* _EXERCISE INPUTS_:
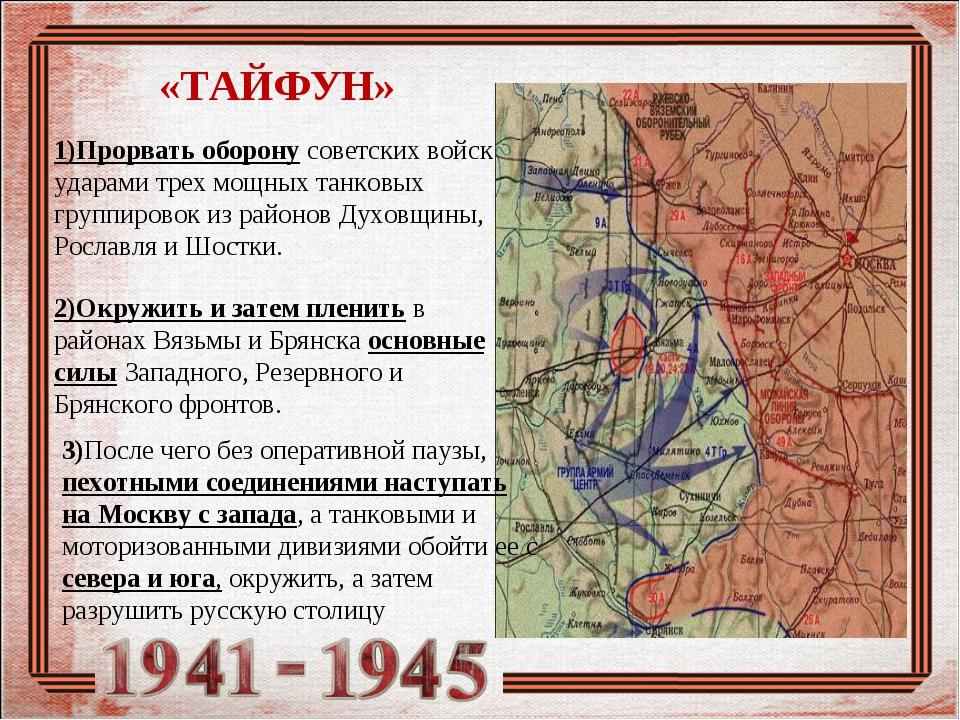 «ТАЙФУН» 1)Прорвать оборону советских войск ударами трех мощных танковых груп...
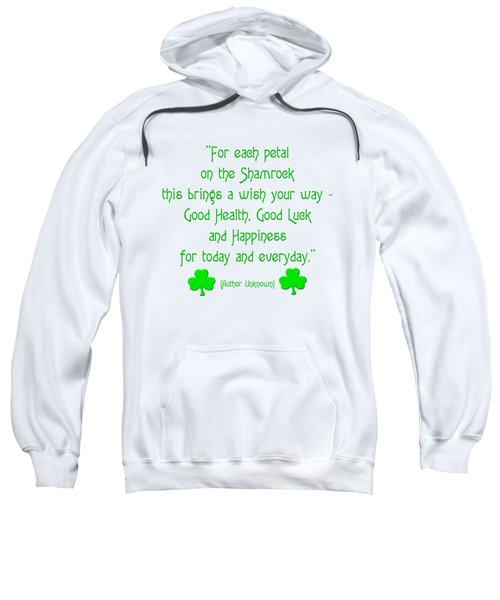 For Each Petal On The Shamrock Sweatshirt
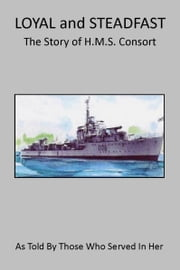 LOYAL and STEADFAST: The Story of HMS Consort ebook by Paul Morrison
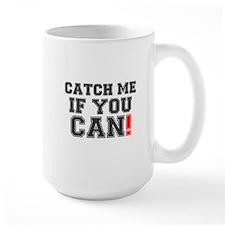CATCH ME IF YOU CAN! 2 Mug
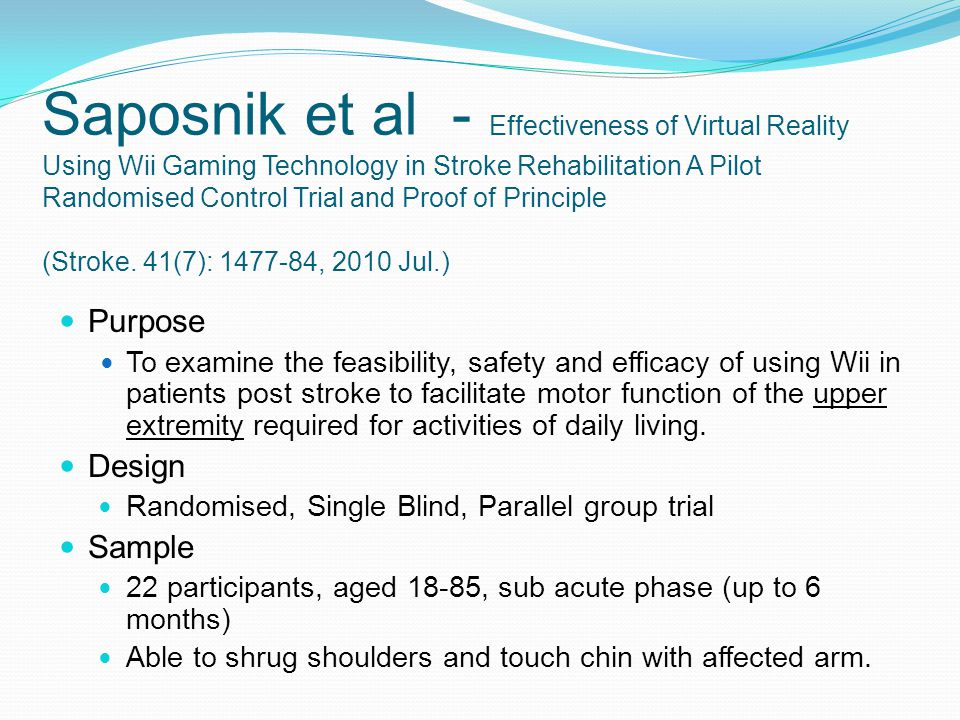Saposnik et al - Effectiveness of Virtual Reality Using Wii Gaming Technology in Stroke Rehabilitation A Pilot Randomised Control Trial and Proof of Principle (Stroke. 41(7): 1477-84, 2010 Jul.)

* _WORK REQUEST_:
The output should be the material above, copied exactly, without its pictures.

* _SOLUTION TO THIS TASK_:
 «ТАЙФУН» 1)Прорвать оборону советских войск ударами трех мощных танковых груп...
 For Each Petal On The Shamrock Sweatshirt
 LOYAL and STEADFAST: The Story of HMS Consort ebook by Paul Morrison
CATCH ME IF YOU CAN! 2 Mug
Saposnik et al - Effectiveness of Virtual Reality Using Wii Gaming Technology in Stroke Rehabilitation A Pilot Randomised Control Trial and Proof of Principle (Stroke. 41(7): 1477-84, 2010 Jul.)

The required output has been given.